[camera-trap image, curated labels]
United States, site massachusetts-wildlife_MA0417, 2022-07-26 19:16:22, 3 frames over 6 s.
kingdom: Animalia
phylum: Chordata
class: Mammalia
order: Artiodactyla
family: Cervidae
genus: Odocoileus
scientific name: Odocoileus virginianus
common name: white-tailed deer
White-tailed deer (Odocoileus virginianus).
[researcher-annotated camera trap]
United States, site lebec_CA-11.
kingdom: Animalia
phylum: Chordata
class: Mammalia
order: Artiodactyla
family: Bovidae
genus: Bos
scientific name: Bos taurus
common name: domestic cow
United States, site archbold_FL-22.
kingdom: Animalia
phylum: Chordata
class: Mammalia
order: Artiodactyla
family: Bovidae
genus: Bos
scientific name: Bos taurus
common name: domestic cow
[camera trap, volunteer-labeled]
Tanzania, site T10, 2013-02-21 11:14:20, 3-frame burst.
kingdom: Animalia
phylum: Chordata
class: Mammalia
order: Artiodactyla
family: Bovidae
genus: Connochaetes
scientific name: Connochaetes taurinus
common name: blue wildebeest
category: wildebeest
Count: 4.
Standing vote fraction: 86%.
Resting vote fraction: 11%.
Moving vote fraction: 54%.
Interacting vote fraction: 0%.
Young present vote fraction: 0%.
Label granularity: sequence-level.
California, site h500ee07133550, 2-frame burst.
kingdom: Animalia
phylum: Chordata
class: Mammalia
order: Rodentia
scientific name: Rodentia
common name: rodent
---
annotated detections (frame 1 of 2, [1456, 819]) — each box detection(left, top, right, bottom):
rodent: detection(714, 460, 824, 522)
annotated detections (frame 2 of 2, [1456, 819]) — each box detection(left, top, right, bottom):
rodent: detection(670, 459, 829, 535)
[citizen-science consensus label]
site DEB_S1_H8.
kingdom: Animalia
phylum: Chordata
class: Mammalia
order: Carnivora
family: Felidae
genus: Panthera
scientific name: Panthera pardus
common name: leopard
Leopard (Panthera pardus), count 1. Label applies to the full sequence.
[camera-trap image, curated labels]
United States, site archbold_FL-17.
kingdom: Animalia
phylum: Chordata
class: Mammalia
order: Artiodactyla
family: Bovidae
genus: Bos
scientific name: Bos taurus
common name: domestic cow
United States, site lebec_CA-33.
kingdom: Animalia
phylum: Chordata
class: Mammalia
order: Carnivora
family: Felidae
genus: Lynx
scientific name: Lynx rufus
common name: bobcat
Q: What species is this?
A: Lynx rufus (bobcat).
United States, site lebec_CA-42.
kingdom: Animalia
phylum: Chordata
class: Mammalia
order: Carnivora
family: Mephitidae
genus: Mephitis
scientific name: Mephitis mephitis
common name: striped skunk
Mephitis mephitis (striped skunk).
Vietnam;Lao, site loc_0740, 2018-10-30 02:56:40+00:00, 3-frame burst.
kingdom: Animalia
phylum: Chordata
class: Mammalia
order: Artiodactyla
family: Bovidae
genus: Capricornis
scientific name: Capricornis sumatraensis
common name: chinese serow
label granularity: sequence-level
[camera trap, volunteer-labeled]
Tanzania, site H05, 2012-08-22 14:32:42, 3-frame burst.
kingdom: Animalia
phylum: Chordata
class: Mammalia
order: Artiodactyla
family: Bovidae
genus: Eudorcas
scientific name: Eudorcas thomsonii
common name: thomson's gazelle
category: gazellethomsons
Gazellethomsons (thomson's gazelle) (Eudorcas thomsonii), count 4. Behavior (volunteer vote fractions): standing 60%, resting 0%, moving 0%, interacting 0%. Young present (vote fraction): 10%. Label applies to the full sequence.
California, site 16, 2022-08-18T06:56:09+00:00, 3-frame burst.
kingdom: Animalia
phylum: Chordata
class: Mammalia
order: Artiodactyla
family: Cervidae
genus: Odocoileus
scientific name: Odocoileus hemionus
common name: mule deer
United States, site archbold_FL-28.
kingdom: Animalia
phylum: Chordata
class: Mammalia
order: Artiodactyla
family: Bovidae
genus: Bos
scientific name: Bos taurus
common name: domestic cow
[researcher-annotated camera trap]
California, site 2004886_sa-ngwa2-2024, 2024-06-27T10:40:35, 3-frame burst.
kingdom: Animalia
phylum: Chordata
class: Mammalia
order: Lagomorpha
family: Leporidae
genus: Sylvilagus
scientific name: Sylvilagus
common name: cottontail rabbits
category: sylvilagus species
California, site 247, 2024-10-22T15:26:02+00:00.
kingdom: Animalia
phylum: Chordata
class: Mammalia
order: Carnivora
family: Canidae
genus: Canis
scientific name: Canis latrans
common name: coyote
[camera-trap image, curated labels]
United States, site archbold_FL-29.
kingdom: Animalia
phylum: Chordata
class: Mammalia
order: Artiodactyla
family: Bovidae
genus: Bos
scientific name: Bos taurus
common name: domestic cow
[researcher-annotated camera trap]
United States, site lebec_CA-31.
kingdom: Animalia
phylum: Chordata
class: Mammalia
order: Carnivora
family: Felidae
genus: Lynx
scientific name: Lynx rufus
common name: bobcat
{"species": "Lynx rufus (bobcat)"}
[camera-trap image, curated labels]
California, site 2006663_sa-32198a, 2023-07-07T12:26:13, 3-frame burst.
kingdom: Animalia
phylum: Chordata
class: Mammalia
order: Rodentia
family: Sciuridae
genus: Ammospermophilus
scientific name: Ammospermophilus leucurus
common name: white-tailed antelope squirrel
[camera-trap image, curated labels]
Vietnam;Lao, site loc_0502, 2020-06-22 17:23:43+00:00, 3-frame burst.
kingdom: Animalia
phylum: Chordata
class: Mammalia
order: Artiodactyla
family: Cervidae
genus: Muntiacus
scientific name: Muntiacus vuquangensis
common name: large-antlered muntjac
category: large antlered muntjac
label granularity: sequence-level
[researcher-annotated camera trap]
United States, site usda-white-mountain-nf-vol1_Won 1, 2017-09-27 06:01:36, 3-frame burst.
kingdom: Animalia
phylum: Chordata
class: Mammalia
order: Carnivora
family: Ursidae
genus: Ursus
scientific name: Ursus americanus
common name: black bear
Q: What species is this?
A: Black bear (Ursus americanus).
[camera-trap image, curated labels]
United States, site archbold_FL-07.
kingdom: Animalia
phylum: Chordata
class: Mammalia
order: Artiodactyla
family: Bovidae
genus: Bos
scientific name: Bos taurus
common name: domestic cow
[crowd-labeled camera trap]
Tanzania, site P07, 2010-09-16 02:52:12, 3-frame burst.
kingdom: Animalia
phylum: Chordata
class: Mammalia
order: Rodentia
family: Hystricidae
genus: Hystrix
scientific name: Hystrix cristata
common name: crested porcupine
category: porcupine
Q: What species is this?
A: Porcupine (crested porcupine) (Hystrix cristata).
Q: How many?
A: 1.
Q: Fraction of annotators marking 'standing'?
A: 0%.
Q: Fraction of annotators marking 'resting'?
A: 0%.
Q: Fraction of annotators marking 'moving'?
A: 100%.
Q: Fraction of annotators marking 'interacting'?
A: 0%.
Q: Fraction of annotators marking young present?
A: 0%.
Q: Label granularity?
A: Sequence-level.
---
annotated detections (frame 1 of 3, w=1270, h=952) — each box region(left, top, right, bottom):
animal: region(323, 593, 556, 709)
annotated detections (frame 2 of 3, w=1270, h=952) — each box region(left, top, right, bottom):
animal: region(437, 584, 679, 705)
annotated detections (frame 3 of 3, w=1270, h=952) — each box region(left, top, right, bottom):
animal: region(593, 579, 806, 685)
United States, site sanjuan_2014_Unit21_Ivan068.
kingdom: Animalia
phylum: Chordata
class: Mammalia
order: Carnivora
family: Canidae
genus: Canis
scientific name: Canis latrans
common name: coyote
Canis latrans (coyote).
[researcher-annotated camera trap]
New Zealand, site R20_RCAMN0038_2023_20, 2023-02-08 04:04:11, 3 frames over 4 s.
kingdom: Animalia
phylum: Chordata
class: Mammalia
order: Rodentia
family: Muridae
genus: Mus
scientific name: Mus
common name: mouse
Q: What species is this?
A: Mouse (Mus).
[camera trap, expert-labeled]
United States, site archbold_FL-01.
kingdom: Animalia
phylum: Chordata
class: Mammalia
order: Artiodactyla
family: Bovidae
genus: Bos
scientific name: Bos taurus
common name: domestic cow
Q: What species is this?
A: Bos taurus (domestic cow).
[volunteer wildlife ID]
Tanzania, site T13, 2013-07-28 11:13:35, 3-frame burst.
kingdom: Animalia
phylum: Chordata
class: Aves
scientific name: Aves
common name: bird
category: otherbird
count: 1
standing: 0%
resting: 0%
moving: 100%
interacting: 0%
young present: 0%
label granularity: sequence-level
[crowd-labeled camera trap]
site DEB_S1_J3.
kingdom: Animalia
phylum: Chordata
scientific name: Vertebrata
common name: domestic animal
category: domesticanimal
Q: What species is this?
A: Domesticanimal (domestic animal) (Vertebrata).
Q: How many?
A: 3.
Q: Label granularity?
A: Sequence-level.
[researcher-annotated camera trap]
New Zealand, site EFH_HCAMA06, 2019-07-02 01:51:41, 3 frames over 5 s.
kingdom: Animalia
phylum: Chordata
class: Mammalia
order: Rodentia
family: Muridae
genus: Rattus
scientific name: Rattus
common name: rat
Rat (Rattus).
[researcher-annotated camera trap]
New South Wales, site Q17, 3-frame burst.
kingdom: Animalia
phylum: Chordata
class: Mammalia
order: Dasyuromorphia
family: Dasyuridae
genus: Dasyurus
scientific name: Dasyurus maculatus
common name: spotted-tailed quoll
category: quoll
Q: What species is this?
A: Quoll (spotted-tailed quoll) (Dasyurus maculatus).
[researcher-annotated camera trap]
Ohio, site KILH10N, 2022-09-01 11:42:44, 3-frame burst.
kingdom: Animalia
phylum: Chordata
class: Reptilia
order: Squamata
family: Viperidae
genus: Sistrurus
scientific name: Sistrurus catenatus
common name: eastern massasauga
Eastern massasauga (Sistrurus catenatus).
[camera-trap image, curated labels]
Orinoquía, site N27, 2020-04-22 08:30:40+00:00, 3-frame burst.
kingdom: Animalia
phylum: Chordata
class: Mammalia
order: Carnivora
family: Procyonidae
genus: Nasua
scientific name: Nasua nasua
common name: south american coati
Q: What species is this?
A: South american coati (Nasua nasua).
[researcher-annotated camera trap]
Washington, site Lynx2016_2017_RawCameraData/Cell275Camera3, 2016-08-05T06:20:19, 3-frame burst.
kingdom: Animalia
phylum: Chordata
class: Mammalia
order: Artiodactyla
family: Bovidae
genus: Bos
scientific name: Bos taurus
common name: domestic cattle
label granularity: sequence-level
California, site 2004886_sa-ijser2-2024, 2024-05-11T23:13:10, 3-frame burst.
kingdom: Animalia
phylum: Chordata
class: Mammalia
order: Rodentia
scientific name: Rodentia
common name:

-----

_PROBLEM_.
The expected answer is an exact copy of the lines above, beginning at the line with "category: large antlered muntjac" and ending at the line with "A: Black bear (Ursus americanus).", with both ends in.

_EXERCISE OUTPUT_.
category: large antlered muntjac
label granularity: sequence-level
[researcher-annotated camera trap]
United States, site usda-white-mountain-nf-vol1_Won 1, 2017-09-27 06:01:36, 3-frame burst.
kingdom: Animalia
phylum: Chordata
class: Mammalia
order: Carnivora
family: Ursidae
genus: Ursus
scientific name: Ursus americanus
common name: black bear
Q: What species is this?
A: Black bear (Ursus americanus).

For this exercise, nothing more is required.